Proposition (Uniform randomization of visits yields Poisson process). Suppose that a process iteratively visits elements in a set where each visit selects an element at equal probability (uniform distribution across the set). Let $z$ be the time it would take to scan all of the elements once (scan the set). Then from the perspective of any given element, the visits arrive as a Poisson process with rate $\zeta = 1/z$.

I say rediscovered because I suspect that the above proposition is a consequence of well-known principles of Poisson processes. However, I haven't found anything explicit. Where might I find something?

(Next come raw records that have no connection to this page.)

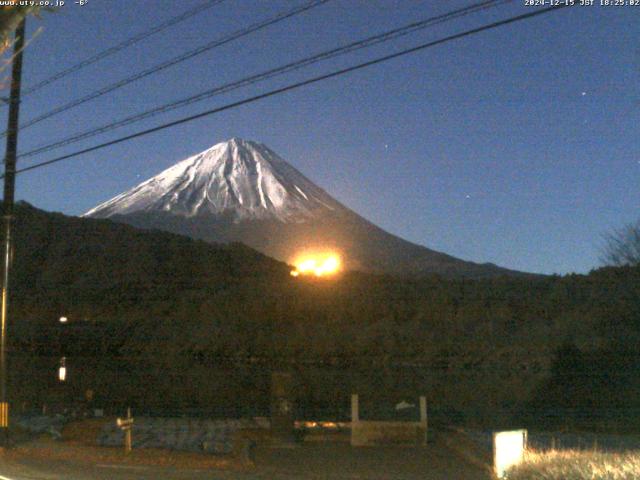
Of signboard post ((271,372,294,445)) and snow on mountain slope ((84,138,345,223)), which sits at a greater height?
snow on mountain slope ((84,138,345,223))

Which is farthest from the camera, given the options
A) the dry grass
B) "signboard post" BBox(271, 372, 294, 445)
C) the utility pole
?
the utility pole

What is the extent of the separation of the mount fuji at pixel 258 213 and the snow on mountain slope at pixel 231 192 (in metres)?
0.14

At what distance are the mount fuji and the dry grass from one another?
9287cm

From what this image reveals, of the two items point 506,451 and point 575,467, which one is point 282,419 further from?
point 575,467

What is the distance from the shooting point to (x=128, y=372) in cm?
4678

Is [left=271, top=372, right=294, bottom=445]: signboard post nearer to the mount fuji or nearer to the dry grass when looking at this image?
the dry grass

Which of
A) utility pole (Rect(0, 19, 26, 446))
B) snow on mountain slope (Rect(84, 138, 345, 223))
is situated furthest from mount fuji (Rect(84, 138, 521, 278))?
utility pole (Rect(0, 19, 26, 446))

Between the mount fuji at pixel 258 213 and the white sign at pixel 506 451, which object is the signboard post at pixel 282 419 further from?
the mount fuji at pixel 258 213

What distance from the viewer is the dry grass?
9875 mm

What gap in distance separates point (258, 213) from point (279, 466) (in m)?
110

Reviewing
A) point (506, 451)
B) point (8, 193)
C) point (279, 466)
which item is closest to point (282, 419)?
point (279, 466)

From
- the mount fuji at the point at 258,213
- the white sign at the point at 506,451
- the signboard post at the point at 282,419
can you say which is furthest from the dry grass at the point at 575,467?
the mount fuji at the point at 258,213

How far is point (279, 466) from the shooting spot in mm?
14859

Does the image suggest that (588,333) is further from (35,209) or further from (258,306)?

My sketch proof of the proposition: Choose a target element from the set. Let $T$ be the time to between visits to the target. It is sufficient to show that $T$ has an exponential distribution with rate parameter $\zeta$ as this occurs if and only if the target is receiving visits as a Poisson process with rate $\zeta$. Partition the set into $n$ subsets that require equal durations to scan. By construction, the target can reside in only one subset. Moreover each subset takes duration $\tfrac{d}{n}$ to scan at so $m$ visits will take duration $m\tfrac{d}{n}$. Now for any $t>0$ $$ \mathbb{P}(T \leq t) = 1 - \mathbb{P}(T > t) $$ Put $m = \tfrac{tn}{d}$ so that $m$ visits take duration $t$. Consequently $T > t$ occurs if and only if there are $m$ visits that each miss the target hence $$\begin{align*} \mathbb{P}(T \leq t) &= 1 - \mathbb{P}(\text{$m$ visits that each miss the target}) \\ &= 1 - \left( \frac{n-1}{n} \right)^m \end{align*}$$ as each visit selects a subset at equal probability and there are $n-1$ subsets that do not contain the target. Therefore $$\begin{align*} \mathbb{P}(T \leq t) &= 1 - \left( \left(1- \frac{1}{n} \right)^n \right)^{\frac{m}{n}} \\ &= 1 - \left( \left(1- \frac{1}{n} \right)^n \right)^{\zeta t} \\ &\rightarrow 1 - \exp(-\zeta t) & \text{as $n \to \infty$} \end{align*}$$ which is the cumulative distribution function for the exponential distribution with rate parameter $\zeta$, as required.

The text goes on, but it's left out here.